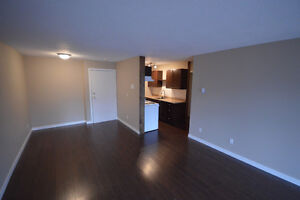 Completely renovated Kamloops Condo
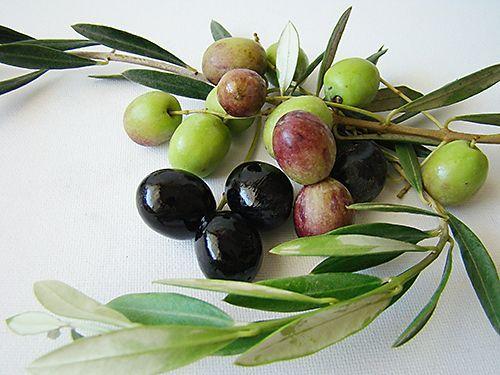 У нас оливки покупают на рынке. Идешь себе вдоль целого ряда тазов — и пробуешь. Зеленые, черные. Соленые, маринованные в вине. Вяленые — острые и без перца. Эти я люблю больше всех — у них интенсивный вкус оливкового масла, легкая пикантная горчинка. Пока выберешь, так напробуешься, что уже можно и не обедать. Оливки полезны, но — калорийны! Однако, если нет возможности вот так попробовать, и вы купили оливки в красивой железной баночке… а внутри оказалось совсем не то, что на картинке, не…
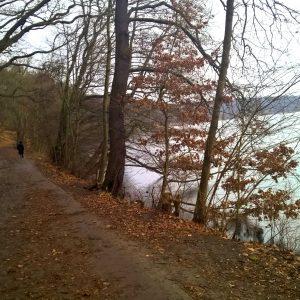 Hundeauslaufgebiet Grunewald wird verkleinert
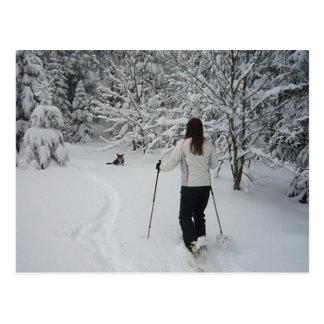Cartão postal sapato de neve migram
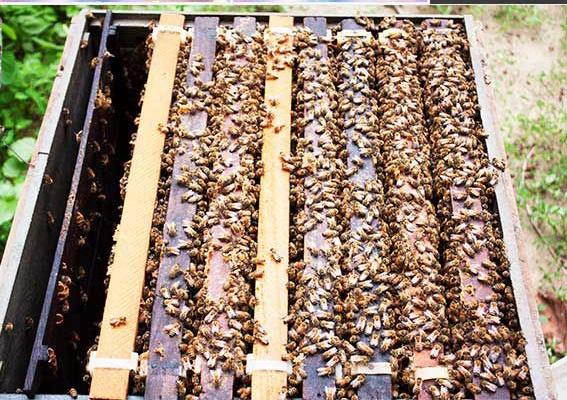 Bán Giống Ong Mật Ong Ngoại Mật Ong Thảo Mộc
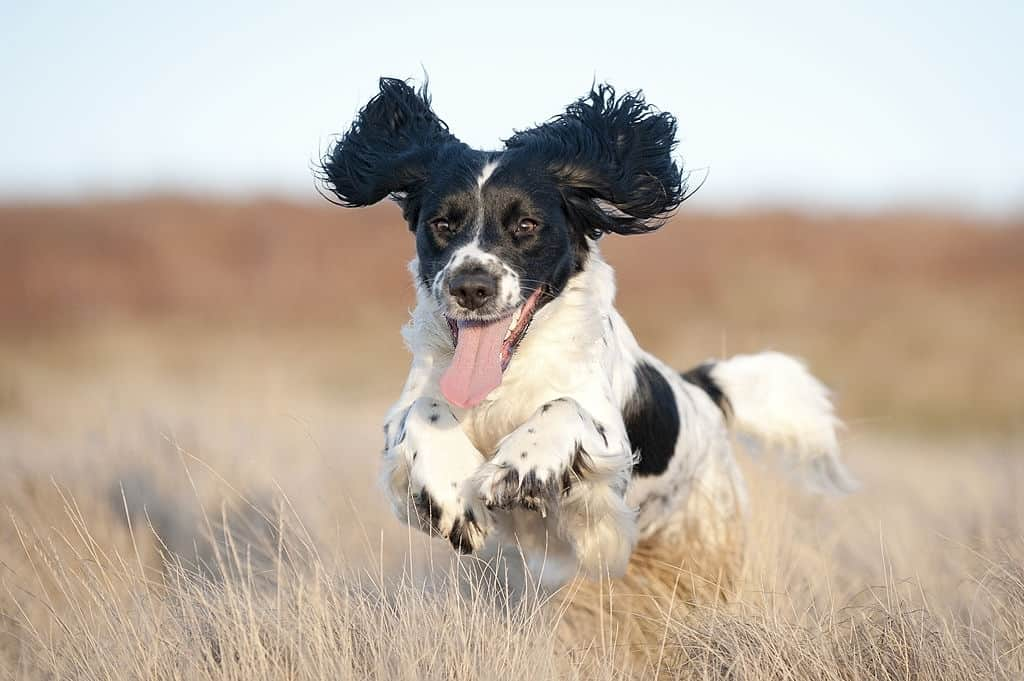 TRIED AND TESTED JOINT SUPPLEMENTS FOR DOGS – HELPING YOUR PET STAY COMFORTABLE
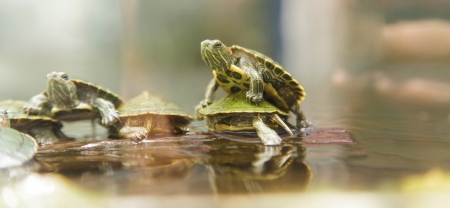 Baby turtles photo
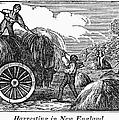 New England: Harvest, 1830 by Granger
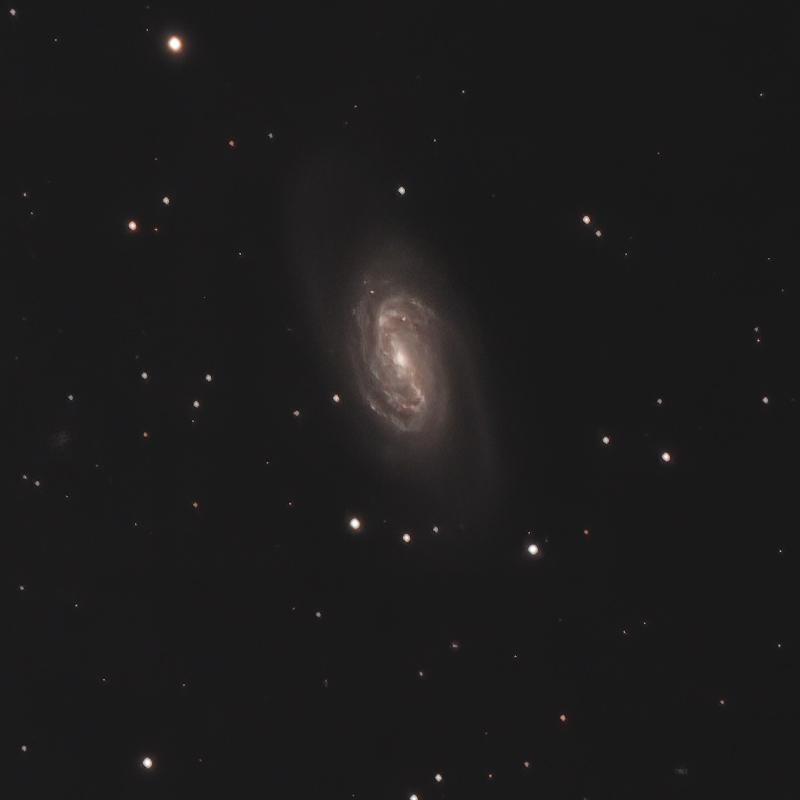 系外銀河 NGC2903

--------------------------------------------------

## WHAT THE EXERCISE ASKS
Each line in the records above should be reproduced exactly; images are not copied.

## WRITTEN ANSWER
 Completely renovated Kamloops Condo
 У нас оливки покупают на рынке. Идешь себе вдоль целого ряда тазов — и пробуешь. Зеленые, черные. Соленые, маринованные в вине. Вяленые — острые и без перца. Эти я люблю больше всех — у них интенсивный вкус оливкового масла, легкая пикантная горчинка. Пока выберешь, так напробуешься, что уже можно и не обедать. Оливки полезны, но — калорийны! Однако, если нет возможности вот так попробовать, и вы купили оливки в красивой железной баночке… а внутри оказалось совсем не то, что на картинке, не…
 Hundeauslaufgebiet Grunewald wird verkleinert
Cartão postal sapato de neve migram
 Bán Giống Ong Mật Ong Ngoại Mật Ong Thảo Mộc
 TRIED AND TESTED JOINT SUPPLEMENTS FOR DOGS – HELPING YOUR PET STAY COMFORTABLE
 Baby turtles photo
 New England: Harvest, 1830 by Granger
 系外銀河 NGC2903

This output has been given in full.